Either way, it highlights just how big a problem brand safety is for X. Until it’s resolved, advertisers won’t spend big on the platform — the risks are too high, and the rewards too unclear.
One ad exec familiar with X’s plans confirmed this: any talk of advertisers returning to the platform comes with the caveat that they’re not bringing significant ad dollars, they said.
To offset this impasse, X has been targeting small to medium-sized businesses.
Still, Yaccarino clearly believes that the mere presence of household brands advertising on X is a positive sign, regardless of their actual spending. Big names like Nike have been suggested as returnees, often cited during Yaccarino’s recent client council sessions. Though the brand did not respond to Digiday’s request for comment.
“Nike is quite ethical from an advertising perspective, so when they [X team] said that, I took notes,” said one ad exec who attended one of those council meetings and who spoke on the condition of anonymity.
But when trying to verify this claim, Sensor Tower had no data past March 2023 of Nike’s spend on the platform while Media Radar said that less than $500 was spent by Nike on X in April. It’s still a far cry from the $503,000 the brand spent in 2022, or even the $97,000 which was recorded between March and November 2023, per Media Radar.

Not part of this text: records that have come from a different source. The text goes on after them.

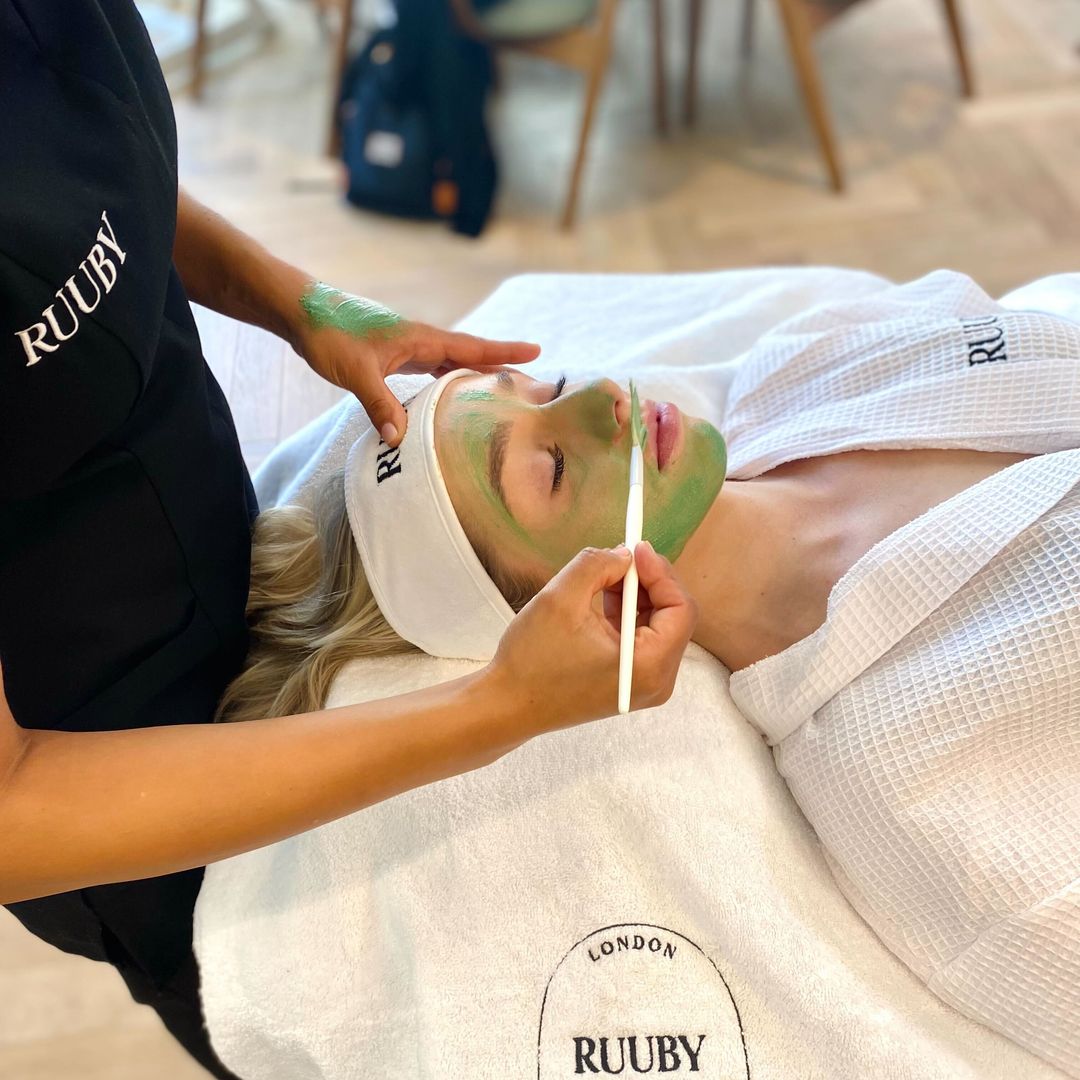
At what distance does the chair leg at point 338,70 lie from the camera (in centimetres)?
311

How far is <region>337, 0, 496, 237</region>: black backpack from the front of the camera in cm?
291

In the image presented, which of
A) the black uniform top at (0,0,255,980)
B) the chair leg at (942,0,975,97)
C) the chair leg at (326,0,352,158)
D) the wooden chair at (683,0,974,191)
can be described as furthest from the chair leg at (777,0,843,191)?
the black uniform top at (0,0,255,980)

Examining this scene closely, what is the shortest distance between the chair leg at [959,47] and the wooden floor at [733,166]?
2.3 inches

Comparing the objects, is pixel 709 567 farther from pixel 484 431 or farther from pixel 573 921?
pixel 573 921

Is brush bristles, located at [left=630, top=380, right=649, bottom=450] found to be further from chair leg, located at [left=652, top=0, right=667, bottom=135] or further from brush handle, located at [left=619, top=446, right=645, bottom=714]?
chair leg, located at [left=652, top=0, right=667, bottom=135]

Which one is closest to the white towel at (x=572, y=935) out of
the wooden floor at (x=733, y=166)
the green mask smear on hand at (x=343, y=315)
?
the green mask smear on hand at (x=343, y=315)

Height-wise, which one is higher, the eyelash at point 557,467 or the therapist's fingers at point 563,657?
the therapist's fingers at point 563,657

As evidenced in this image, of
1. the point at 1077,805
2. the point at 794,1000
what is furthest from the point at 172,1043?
the point at 1077,805

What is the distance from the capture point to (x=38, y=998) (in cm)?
172

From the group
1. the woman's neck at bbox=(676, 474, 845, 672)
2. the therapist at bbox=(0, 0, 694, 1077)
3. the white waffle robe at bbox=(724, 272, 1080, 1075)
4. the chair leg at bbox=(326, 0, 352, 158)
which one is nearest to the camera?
the therapist at bbox=(0, 0, 694, 1077)

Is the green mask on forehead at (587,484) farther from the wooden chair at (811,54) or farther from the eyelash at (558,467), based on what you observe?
the wooden chair at (811,54)

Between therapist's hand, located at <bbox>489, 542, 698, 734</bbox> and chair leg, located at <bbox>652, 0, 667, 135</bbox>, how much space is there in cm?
→ 282

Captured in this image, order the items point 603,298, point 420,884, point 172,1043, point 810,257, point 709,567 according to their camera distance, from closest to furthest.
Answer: point 420,884
point 709,567
point 172,1043
point 603,298
point 810,257

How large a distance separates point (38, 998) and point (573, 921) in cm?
114
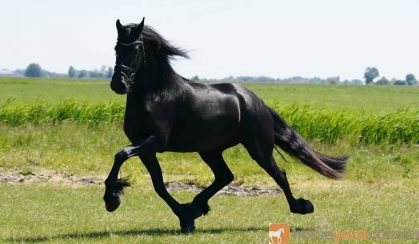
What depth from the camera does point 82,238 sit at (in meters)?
7.28

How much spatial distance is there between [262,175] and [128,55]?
6678 mm

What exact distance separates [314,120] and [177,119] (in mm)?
10300

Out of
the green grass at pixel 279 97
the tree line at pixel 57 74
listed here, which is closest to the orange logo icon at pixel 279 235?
the green grass at pixel 279 97

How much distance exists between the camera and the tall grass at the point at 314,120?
17.1m

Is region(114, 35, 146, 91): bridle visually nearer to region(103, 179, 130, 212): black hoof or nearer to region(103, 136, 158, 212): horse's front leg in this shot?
Answer: region(103, 136, 158, 212): horse's front leg

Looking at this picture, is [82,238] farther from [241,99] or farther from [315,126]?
[315,126]

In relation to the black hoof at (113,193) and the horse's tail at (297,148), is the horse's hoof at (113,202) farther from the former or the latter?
the horse's tail at (297,148)

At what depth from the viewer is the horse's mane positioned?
7672 mm

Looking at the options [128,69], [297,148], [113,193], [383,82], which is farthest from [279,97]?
[383,82]

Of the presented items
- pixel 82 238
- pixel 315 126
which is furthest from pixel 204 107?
pixel 315 126

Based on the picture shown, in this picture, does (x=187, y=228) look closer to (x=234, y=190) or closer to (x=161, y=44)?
(x=161, y=44)

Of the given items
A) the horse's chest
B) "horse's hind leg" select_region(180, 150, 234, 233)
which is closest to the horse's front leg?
the horse's chest

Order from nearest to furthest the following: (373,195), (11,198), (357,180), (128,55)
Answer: (128,55)
(11,198)
(373,195)
(357,180)

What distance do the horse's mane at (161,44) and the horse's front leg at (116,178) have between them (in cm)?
113
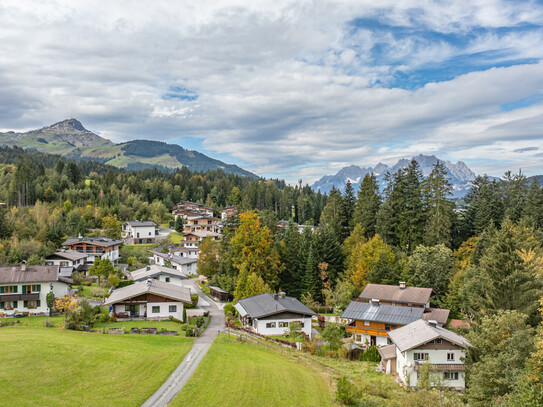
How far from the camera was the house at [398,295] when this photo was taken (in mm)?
53500

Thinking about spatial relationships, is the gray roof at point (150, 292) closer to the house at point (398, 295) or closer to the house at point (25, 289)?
the house at point (25, 289)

Even Uber and Google have returned to X in the past month and fortnight, respectively, according to one Cannes Lions attendee who preferred to remain anonymous. But even if they are back, few would notice. These advertisers are using tools to exclude certain audiences, keeping their presence low-key. Unless you’re part of these brands’ target audience, you’d never even know they were back advertising on the platform — they’re actively flying under the radar and prioritizing caution when it comes to X. While Uber did not respond to Digiday’s request for comment, a spokesperson for Google stated that “like any advertiser, we have target audiences that we hone in on, but excluding specific audiences isn’t a tactic we use across platforms.”
Looking ahead to her next 12 months, Yaccarino seems to acknowledge that more needs to be done to fix all that ails advertising on X.
She has already been forced to shake up her inner circle at X as she faces increasing pressure from Musk to boost sales and cut costs, according to the Financial Times.
And one of her first cost cutting measures was to sack her right-hand man, Joe Bennaroch (head of business operations and communications). Among other issues, Yaccarino held him responsible for the fall out around X’s new adult content policy because he failed to alert clients before it became public, according to the FT. Given the work she has put in to put advertisers’ minds at ease about X, this latest screw up wasn’t going to fly.
Whatever Yaccarino does in her second year as the CEO of X, the shadow of her controversial boss will loom large over it — just like it did for the first.
“If Linda was able to do her job without this black cloud of Elon, I think X could do some good,” said Shamsul Chowdhury, evp of paid social at Jellyfish. “The platform is still the go-to for sports, live events, all that real-time chatter. But it’s tough because Elon is such a large figure that Linda could be the CEO [of X] for the next 10 years, and as long as Elon is there, people will always look at this as Elon’s company. So there’s only so much of an impact she can have.”
X declined to comment on this article.